> [Aim of the task]: Find the line containing "A group photograph" in the listing below. Repeat it exactly, along with each following line up to and including the one containing "Last Minute Cottages - Byre Cottage".

> [Provided data]:
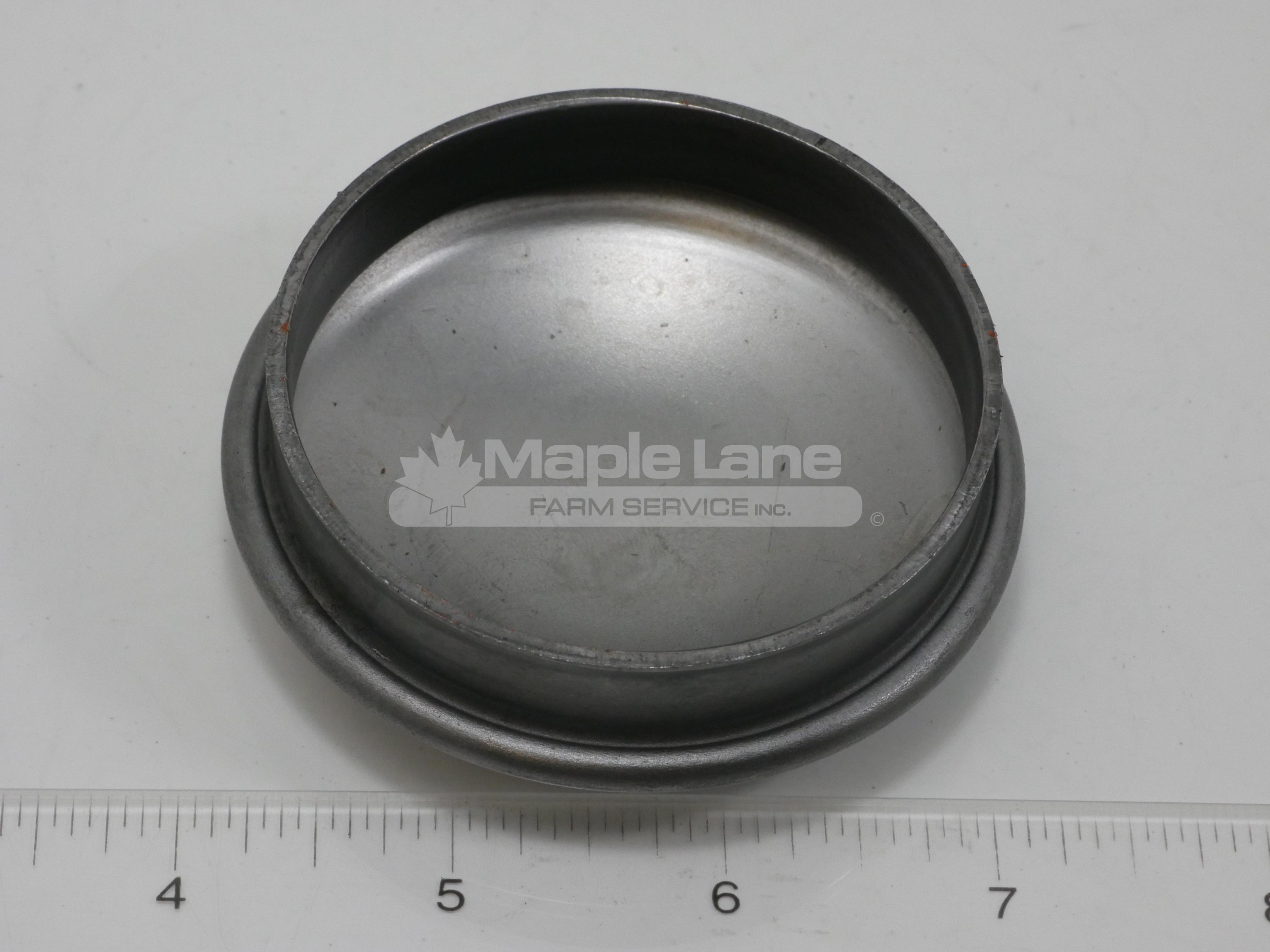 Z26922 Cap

--

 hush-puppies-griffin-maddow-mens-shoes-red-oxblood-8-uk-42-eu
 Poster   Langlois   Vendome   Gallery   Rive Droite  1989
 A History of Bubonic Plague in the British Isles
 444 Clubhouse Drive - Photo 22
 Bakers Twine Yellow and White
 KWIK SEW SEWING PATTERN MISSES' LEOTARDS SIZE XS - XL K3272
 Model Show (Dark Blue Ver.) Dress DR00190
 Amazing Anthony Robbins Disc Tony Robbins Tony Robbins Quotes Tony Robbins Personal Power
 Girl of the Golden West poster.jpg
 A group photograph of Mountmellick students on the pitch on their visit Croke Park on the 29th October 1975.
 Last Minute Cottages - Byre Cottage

--

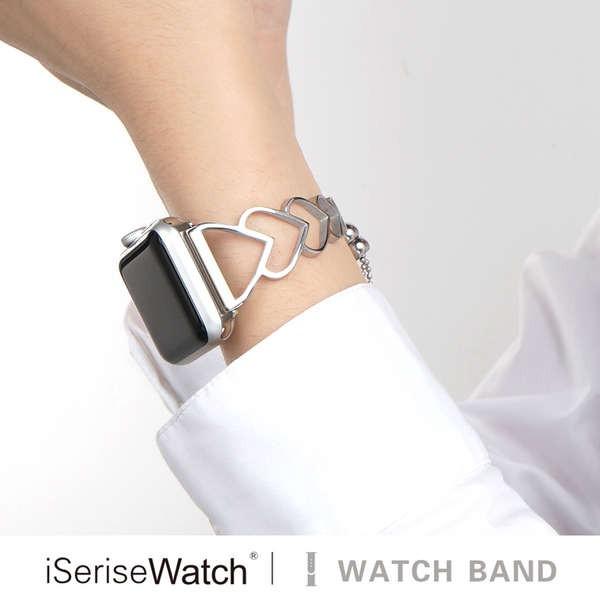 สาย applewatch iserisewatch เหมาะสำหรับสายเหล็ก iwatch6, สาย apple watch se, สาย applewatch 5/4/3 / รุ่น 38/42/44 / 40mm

> [Written answer]:
 A group photograph of Mountmellick students on the pitch on their visit Croke Park on the 29th October 1975.
 Last Minute Cottages - Byre Cottage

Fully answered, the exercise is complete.